Olho no espelho e digo
para a minha imagem que nunca mais vou comprar um livro até que os últimos
quarenta e seis que eu comprei sejam lidos em suas totalidades. Claro que não
cumpro. Com um iPad em mãos reflito sobre esse lance de e-book, compro alguns,
mas não consigo chegar a nenhuma conclusão. Leio livros para matérias, releio
livros que já li, mas mal tiro os novos de suas sacolas e sinto que preciso de
alguma forma de punição. Nunca mais vou sair de casa. Só vou sair de casa para ir
à academia. Vou reler todos os meus livros do Thomas Bernhard. Como será que
posso escrever melhor? Quando será que eu vou parar de ter acne? Tem uma idade
que o seu corpo percebe que você já saiu da puberdade e fala "Ok, chega de
acne pra você"? Eu escreveria melhor se não passasse horas no espelho me
espremendo. Acho que vou começar outra faculdade ano que vem. Ou será que
faço uma pós-graduação? Eu realmente quero um cachorro.

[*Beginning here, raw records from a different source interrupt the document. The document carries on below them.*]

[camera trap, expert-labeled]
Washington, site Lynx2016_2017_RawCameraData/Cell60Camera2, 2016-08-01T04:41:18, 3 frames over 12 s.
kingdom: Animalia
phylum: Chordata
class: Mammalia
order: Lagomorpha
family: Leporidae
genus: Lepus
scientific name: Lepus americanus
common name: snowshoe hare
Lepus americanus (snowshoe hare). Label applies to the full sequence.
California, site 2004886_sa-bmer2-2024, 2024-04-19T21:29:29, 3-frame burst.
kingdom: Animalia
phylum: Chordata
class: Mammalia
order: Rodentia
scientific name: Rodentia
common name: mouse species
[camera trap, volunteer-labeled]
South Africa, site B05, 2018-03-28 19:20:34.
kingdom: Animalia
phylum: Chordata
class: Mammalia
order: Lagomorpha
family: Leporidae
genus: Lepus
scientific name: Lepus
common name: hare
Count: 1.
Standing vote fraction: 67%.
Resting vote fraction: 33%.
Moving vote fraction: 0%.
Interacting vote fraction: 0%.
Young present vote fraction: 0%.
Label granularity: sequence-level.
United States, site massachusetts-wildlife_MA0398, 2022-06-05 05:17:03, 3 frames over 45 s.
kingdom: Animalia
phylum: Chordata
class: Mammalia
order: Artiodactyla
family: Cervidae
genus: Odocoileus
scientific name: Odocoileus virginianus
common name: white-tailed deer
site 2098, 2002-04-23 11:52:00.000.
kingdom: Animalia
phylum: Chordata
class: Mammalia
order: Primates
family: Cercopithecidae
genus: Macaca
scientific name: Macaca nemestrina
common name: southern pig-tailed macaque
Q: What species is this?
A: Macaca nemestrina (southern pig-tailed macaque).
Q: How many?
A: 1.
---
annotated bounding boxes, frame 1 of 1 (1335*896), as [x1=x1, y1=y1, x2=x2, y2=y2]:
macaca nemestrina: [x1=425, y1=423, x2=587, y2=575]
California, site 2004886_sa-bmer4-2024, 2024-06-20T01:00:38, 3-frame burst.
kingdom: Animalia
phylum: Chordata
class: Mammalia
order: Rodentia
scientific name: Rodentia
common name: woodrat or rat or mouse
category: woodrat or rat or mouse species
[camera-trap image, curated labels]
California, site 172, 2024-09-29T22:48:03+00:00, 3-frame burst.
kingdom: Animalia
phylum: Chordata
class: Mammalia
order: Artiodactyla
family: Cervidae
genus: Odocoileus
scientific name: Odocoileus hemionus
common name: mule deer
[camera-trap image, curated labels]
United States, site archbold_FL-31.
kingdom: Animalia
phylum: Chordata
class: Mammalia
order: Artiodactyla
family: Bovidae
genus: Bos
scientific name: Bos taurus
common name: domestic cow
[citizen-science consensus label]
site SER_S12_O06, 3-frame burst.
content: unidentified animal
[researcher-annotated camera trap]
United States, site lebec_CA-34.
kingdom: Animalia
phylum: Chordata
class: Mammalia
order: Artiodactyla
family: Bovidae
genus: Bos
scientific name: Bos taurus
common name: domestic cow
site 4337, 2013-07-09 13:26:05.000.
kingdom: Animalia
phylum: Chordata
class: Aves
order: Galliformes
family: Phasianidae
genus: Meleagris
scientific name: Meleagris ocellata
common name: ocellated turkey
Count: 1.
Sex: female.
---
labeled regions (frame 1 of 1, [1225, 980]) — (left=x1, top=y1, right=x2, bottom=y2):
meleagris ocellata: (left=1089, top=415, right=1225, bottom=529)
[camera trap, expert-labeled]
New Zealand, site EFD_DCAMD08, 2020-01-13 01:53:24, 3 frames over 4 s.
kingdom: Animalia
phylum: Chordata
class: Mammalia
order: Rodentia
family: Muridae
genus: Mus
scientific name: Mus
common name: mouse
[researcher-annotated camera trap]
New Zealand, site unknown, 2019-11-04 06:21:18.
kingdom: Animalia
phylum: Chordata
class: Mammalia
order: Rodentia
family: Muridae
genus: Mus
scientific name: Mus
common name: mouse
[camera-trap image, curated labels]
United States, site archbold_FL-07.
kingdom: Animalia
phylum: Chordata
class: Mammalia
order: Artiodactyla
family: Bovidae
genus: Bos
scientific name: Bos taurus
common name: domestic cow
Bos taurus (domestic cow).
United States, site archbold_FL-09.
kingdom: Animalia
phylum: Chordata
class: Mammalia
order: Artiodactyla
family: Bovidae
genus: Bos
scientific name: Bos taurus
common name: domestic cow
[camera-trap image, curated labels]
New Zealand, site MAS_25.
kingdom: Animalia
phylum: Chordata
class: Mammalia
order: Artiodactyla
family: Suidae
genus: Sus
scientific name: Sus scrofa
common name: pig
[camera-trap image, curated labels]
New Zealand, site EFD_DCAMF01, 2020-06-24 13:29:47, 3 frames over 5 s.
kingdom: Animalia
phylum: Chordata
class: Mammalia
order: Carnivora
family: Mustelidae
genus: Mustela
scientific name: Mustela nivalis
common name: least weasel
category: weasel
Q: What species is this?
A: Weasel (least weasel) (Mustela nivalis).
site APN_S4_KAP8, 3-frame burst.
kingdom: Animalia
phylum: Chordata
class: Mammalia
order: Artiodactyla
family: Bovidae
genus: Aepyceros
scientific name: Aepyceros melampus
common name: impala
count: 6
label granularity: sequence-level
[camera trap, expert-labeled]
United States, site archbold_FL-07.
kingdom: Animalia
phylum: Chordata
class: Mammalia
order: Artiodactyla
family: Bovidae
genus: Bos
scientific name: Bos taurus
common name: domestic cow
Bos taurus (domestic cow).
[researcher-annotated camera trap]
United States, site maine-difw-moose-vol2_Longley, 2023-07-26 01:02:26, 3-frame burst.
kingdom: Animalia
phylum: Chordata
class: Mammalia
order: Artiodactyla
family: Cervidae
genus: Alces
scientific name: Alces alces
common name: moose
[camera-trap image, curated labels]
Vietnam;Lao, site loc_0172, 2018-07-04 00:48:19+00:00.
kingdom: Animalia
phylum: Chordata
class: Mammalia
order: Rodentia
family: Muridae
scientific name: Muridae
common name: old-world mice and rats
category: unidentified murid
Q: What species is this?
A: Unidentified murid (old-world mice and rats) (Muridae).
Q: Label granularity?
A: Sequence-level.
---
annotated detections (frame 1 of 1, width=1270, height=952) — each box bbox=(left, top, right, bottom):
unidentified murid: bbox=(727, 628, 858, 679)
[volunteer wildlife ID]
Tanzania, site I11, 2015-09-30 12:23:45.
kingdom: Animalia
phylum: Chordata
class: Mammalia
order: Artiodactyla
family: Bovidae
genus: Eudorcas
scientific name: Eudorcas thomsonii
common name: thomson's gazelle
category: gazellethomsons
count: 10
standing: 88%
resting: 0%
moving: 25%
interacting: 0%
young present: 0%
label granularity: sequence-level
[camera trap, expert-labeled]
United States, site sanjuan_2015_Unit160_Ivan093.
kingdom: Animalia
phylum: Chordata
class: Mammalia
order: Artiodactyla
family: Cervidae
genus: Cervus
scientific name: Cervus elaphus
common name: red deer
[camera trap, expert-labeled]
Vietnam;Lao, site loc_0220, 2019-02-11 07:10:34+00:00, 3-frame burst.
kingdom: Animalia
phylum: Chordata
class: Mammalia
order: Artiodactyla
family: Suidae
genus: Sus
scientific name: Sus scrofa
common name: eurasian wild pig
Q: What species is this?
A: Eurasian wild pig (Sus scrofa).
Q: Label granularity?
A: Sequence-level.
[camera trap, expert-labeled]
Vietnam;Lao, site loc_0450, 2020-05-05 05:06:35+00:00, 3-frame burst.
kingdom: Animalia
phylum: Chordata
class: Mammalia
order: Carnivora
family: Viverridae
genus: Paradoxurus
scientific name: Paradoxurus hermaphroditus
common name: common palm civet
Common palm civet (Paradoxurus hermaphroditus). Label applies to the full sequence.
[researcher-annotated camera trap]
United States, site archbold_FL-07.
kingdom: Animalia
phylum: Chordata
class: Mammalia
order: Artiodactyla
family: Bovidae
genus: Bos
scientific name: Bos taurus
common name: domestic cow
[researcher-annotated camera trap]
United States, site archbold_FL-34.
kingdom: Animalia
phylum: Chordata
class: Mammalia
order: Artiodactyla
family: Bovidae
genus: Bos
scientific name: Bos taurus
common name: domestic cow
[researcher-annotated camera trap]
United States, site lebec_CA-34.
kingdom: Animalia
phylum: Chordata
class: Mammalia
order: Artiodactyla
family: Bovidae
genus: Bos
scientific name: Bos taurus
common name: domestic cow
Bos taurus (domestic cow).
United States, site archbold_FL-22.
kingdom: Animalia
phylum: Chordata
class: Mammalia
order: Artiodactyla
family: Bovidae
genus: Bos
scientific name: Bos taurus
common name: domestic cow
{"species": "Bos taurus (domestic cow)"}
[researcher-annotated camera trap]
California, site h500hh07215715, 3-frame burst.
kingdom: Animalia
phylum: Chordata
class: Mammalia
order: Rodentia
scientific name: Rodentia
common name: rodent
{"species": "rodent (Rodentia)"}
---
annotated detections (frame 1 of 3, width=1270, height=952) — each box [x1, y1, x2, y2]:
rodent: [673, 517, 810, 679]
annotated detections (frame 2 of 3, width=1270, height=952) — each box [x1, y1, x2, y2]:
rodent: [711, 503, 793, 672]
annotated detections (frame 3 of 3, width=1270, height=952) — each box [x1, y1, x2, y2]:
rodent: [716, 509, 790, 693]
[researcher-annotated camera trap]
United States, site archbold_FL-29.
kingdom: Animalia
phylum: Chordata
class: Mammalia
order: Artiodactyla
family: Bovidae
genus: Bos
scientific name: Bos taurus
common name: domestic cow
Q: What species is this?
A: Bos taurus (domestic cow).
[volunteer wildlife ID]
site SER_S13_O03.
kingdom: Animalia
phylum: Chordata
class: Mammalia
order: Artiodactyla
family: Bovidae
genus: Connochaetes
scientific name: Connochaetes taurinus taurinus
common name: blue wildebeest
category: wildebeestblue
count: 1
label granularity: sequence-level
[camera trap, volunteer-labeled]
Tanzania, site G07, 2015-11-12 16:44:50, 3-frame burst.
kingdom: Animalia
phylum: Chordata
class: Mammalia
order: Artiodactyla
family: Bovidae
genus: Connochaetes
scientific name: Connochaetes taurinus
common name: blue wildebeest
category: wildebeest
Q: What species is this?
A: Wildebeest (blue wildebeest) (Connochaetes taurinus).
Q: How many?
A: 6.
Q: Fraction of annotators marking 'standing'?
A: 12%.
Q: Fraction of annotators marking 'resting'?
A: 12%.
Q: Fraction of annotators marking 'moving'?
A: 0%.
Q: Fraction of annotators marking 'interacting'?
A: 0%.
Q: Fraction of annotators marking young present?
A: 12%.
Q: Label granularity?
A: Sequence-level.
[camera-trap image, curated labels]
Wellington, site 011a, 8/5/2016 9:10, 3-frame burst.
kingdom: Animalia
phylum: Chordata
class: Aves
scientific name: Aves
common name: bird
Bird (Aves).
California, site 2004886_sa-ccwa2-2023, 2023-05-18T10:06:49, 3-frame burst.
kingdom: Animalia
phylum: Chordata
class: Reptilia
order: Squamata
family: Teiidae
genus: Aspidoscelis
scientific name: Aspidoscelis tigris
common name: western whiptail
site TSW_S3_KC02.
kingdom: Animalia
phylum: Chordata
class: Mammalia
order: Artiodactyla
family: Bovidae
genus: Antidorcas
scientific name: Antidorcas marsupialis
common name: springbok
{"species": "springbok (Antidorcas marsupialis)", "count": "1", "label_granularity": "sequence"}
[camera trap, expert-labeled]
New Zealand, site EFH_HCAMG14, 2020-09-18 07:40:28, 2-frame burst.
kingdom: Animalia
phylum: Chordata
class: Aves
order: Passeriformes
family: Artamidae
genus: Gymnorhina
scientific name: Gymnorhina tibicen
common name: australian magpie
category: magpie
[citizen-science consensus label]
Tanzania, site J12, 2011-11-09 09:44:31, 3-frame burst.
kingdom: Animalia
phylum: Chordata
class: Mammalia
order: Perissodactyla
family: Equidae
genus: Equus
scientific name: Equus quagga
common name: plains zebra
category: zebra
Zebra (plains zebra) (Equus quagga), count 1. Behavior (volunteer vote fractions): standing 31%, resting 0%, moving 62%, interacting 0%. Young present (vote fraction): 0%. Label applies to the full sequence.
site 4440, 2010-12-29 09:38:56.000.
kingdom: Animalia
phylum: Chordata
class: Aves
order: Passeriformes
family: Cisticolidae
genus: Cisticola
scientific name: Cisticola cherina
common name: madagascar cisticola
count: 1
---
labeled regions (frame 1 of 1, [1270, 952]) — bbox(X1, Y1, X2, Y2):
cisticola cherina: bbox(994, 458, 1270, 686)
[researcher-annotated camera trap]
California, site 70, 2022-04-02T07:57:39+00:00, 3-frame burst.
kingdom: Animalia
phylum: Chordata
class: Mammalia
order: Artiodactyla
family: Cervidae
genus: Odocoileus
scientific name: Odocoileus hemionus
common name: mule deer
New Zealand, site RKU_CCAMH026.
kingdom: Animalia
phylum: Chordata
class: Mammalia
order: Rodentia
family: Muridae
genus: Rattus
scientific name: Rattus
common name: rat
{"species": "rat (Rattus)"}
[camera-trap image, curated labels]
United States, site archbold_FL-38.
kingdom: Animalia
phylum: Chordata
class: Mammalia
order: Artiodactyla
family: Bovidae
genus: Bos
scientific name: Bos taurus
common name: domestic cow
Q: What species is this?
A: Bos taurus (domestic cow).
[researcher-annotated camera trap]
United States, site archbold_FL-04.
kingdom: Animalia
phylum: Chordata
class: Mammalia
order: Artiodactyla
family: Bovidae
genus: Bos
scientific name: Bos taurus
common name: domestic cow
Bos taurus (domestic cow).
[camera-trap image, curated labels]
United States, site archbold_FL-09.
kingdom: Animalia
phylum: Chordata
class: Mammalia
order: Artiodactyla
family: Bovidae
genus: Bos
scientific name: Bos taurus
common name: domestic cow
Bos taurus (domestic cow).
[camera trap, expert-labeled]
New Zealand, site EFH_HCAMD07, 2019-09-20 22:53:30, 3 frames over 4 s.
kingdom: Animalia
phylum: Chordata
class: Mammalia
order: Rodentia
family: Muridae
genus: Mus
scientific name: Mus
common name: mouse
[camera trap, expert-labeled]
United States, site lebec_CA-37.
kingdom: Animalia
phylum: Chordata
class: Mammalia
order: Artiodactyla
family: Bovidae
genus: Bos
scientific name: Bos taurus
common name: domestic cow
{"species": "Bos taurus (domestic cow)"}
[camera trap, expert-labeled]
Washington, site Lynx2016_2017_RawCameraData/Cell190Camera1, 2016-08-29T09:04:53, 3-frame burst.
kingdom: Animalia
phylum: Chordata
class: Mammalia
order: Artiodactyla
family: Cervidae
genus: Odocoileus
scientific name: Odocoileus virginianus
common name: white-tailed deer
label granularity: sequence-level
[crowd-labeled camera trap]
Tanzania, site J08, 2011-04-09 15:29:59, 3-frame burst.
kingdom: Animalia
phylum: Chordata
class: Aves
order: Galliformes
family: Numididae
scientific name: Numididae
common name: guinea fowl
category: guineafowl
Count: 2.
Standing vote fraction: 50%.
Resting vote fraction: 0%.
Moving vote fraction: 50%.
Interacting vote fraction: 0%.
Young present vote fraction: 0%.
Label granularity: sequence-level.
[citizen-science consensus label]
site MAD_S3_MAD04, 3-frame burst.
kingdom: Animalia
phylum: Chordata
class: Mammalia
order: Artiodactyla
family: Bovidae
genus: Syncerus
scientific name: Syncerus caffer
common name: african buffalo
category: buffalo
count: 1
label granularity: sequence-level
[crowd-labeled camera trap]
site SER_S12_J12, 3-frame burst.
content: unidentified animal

Eu deveria ter nascido
em 1975, é tão angustiante fazer parte da geração Y. Somos um bando de idiotas,
suspeito.
O meu rosto está
sempre coçando e o meu cabelo está sempre atrapalhando o meu rosto. Atualmente
sou uma pessoa cheia de manias e tiques, tremendo da cabeça aos pés, roendo
apenas uma das unhas das mãos. Aliás, eu passei a adorar o cheiro das minhas próprias
mãos (!) e não consigo parar de cheirá-las. Cadê a Taísa loirinha, com vestido
de camponesa, correndo pelos campos floridos? Talvez a fofura seja impossível
para as mulheres, que assim como eu, calçam 39 e são obcecadas pelas próprias mãos.
Eu não estaria nesse
estado emocional se tivesse feito como todas as minhas amigas do ensino médio.
Elas casaram antes dos 22 anos por vontade própria, adotaram o sobrenome do
marido e cursaram faculdades como Farmácia, Fisioterapia ou História. Minha
maior mágoa é não ter cursado História. Brincadeira, tenho mágoas bem maiores.
5 comentários:
Os 22 estão se aproximando e ainda não casei, como lidar com isso?. E tenho a nítida sensação de que você teria um estoque de mágoas muito parecido ou até mesmo maior se tivesse feito História. Been there, done that.
Olá Taísa, vc é muito talentosa, qual o seu email de contato?
szabatura@gmail.com
Conheci teus textos na Trip e vim aqui ler...adorei teu estilo. Esse post foi demais. Vou ler com mais frequencia. Parabens
Ah, essa de roer so uma unha ta otima, rsrrsrss.